--- GIVEN INSTRUCTION ---
Starting at the first line of the entries and stopping after the line that contains "145L68 161H88L100 149V129L84", give those lines as a JSON list of strings with one string per line. Leave out blank lines and the pictures.

====== RECORDS

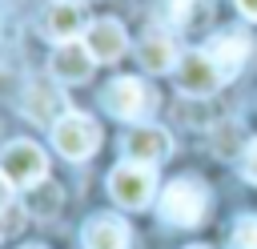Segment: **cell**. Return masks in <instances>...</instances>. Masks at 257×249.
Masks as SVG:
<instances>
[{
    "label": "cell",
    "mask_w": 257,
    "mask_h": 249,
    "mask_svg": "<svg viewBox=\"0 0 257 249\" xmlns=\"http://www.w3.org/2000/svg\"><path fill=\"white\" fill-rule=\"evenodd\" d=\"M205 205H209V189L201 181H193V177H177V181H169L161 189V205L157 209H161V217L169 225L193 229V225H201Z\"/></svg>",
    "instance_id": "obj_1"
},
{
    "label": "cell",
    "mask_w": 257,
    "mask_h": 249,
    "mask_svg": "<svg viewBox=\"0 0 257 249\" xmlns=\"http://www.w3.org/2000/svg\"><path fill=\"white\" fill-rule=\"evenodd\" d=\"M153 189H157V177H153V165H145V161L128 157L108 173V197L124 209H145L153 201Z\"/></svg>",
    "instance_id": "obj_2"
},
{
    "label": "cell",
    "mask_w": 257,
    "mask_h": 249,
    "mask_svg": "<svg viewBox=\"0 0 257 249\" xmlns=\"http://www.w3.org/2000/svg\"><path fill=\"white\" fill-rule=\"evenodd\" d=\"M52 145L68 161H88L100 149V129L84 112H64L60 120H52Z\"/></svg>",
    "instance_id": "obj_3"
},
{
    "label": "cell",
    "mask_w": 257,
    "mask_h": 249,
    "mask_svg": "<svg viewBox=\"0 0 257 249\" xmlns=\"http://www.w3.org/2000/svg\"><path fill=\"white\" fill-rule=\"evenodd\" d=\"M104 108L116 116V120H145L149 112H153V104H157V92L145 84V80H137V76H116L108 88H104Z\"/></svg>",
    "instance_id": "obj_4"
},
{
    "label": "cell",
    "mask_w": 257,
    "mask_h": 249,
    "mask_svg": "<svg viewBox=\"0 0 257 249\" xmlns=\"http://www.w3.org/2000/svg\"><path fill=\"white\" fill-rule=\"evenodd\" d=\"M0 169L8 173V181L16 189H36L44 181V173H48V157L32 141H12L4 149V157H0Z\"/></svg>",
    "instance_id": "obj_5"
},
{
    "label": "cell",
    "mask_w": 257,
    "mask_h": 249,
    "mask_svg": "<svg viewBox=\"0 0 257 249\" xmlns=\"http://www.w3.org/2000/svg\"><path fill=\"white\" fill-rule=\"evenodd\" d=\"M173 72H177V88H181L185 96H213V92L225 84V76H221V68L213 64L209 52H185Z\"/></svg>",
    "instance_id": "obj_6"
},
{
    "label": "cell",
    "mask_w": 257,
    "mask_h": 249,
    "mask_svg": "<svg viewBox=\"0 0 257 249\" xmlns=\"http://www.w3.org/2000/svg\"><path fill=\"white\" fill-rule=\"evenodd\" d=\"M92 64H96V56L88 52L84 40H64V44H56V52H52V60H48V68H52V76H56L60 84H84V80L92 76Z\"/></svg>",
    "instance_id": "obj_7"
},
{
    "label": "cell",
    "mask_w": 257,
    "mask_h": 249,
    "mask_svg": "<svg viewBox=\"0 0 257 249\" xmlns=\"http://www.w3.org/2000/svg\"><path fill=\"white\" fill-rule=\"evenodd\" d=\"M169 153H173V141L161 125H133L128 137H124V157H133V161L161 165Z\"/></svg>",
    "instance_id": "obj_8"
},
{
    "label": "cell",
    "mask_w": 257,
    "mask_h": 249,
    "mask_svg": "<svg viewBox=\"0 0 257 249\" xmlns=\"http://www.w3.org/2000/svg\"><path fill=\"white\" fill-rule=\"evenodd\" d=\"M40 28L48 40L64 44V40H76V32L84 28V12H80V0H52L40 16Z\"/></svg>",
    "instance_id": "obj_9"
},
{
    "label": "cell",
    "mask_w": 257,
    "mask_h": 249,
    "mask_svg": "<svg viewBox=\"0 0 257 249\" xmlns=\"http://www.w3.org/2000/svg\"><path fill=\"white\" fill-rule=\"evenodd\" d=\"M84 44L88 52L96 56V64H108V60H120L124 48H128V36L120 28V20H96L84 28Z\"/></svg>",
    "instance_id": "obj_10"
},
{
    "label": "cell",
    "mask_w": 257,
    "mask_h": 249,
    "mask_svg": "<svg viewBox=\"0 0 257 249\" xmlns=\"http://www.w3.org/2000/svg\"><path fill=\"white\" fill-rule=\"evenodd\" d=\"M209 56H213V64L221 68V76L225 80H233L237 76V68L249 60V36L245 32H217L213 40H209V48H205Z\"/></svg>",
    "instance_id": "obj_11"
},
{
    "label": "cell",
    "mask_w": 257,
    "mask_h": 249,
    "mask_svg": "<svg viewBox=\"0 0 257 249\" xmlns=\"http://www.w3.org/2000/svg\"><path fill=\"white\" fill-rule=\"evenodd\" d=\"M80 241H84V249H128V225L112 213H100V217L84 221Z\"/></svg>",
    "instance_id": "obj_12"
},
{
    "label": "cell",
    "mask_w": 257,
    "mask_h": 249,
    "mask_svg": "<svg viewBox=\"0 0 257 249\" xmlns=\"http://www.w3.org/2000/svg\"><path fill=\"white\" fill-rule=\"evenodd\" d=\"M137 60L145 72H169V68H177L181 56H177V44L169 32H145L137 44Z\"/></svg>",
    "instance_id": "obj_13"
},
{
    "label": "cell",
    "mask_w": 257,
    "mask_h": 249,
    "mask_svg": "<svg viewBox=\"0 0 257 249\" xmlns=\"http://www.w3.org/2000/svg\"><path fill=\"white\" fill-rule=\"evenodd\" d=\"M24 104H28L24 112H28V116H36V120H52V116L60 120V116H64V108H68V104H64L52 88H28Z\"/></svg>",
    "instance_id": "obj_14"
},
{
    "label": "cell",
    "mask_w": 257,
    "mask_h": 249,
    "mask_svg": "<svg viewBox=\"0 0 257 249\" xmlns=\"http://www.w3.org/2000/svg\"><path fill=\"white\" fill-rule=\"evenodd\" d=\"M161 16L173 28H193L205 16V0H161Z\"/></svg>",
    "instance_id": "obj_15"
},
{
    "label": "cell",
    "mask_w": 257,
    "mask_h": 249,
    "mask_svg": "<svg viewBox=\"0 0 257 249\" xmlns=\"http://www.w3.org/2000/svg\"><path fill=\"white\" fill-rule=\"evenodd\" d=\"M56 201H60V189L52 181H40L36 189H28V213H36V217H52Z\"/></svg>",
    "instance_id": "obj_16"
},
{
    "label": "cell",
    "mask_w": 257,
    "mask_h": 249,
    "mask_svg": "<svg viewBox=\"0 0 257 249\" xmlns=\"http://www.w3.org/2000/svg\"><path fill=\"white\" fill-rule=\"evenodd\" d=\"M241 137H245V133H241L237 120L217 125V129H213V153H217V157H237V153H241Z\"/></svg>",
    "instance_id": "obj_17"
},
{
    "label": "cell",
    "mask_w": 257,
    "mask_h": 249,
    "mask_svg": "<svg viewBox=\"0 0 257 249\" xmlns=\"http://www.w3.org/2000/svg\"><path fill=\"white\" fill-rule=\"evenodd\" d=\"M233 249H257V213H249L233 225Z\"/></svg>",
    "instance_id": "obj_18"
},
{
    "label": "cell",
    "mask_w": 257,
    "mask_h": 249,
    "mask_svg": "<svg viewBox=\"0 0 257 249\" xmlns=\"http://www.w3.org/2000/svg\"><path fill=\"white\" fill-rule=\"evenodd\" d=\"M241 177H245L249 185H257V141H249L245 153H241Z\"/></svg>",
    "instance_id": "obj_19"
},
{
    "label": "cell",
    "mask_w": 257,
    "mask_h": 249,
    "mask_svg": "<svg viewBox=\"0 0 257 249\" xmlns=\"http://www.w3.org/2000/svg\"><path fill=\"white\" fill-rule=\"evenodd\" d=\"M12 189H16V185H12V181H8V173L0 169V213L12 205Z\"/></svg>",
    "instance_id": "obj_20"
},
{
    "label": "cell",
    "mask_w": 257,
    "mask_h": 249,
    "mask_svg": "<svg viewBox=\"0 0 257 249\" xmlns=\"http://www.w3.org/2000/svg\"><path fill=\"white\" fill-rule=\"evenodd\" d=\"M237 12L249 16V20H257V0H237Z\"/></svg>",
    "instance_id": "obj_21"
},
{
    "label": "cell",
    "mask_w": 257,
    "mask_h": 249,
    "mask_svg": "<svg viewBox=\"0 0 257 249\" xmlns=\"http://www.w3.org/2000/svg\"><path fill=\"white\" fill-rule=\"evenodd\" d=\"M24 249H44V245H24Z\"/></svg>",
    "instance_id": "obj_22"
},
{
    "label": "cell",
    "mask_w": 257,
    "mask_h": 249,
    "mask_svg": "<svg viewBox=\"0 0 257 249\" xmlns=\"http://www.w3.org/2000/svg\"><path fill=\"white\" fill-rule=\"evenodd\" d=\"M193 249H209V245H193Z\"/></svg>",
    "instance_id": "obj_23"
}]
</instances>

============

--- OUTPUT BELOW ---
[
  "Segment: **cell**. Return masks in <instances>...</instances>. Masks at 257×249.",
  "Masks as SVG:",
  "<instances>",
  "[{",
  "    \"label\": \"cell\",",
  "    \"mask_w\": 257,",
  "    \"mask_h\": 249,",
  "    \"mask_svg\": \"<svg viewBox=\\\"0 0 257 249\\\" xmlns=\\\"http://www.w3.org/2000/svg\\\"><path fill=\\\"white\\\" fill-rule=\\\"evenodd\\\" d=\\\"M205 205H209V189L201 181H193V177H177V181H169L161 189V205L157 209H161V217L169 225L193 229V225H201Z\\\"/></svg>\",",
  "    \"instance_id\": \"obj_1\"",
  "},",
  "{",
  "    \"label\": \"cell\",",
  "    \"mask_w\": 257,",
  "    \"mask_h\": 249,",
  "    \"mask_svg\": \"<svg viewBox=\\\"0 0 257 249\\\" xmlns=\\\"http://www.w3.org/2000/svg\\\"><path fill=\\\"white\\\" fill-rule=\\\"evenodd\\\" d=\\\"M153 189H157V177H153V165H145V161L128 157L108 173V197L124 209H145L153 201Z\\\"/></svg>\",",
  "    \"instance_id\": \"obj_2\"",
  "},",
  "{",
  "    \"label\": \"cell\",",
  "    \"mask_w\": 257,",
  "    \"mask_h\": 249,",
  "    \"mask_svg\": \"<svg viewBox=\\\"0 0 257 249\\\" xmlns=\\\"http://www.w3.org/2000/svg\\\"><path fill=\\\"white\\\" fill-rule=\\\"evenodd\\\" d=\\\"M52 145L68 161H88L100 149V129L84 112H64L60 120H52Z\\\"/></svg>\","
]